Le contexte sanitaire a ainsi mis un coup de projecteur sur le constat à l’origine de ce recueil, à savoir le déficit de connaissances fondamentales et historiques concernant le domaine de l’évaluation. Nous utiliserons indifféremment les termes « évaluation de programmes », « évaluation des interventions » ou « évaluation des politiques publiques », pour désigner le champ de pratique professionnelle et de recherche qui s’est développé depuis une cinquantaine d’années autour de la détermination de la valeur d’un certain nombre d’interventions publiques, ou visant des objectifs d’intérêt général.

L’évaluation résiste depuis longtemps à une définition simple et unanime, qui refléterait à la fois son histoire, et la diversité des acteurs, des usages et des contextes dans lesquels elle s’inscrit. Notre objet n’est pas ici d’en formuler la définition ultime. Toutefois, nous observons que la plupart des définitions comprennent trois éléments indispensables (Demarteau, 2002) : l’élaboration d’un jugement sur la valeur, le recours à des méthodes spécifiques dans une démarche d’investigation systématique et  la volonté de favoriser l’utilité des travaux. Nous y ajouterions un quatrième : le souci de l’intérêt général ou du bien commun – ou, plus explicitement, de justice sociale (Mertens et Wilson, 2012). Ces « ingrédients » constituent la base d’une infinité de recettes et, partant, de débats sur l’évaluation en théorie et en pratique, lesquels trouveront une abondante illustration dans cet ouvrage.

▶ Données sources
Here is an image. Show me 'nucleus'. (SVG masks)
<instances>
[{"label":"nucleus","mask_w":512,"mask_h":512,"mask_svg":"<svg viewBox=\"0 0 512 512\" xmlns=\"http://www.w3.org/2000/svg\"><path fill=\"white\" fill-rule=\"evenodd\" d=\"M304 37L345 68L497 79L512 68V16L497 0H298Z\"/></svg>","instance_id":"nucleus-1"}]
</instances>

▶ Liste des tâches
• a. Quels termes le texte sur l'évaluation déclare-t-il employer indifféremment pour désigner ce champ de pratique et de recherche ?
• b. Recopiez le passage du texte sur l'évaluation qui va de « Le contexte sanitaire » à « objectifs d’intérêt général. ».

▶ Résultats
• a. « évaluation de programmes », « évaluation des interventions » et « évaluation des politiques publiques »

• b.
Le contexte sanitaire a ainsi mis un coup de projecteur sur le constat à l’origine de ce recueil, à savoir le déficit de connaissances fondamentales et historiques concernant le domaine de l’évaluation. Nous utiliserons indifféremment les termes « évaluation de programmes », « évaluation des interventions » ou « évaluation des politiques publiques », pour désigner le champ de pratique professionnelle et de recherche qui s’est développé depuis une cinquantaine d’années autour de la détermination de la valeur d’un certain nombre d’interventions publiques, ou visant des objectifs d’intérêt général.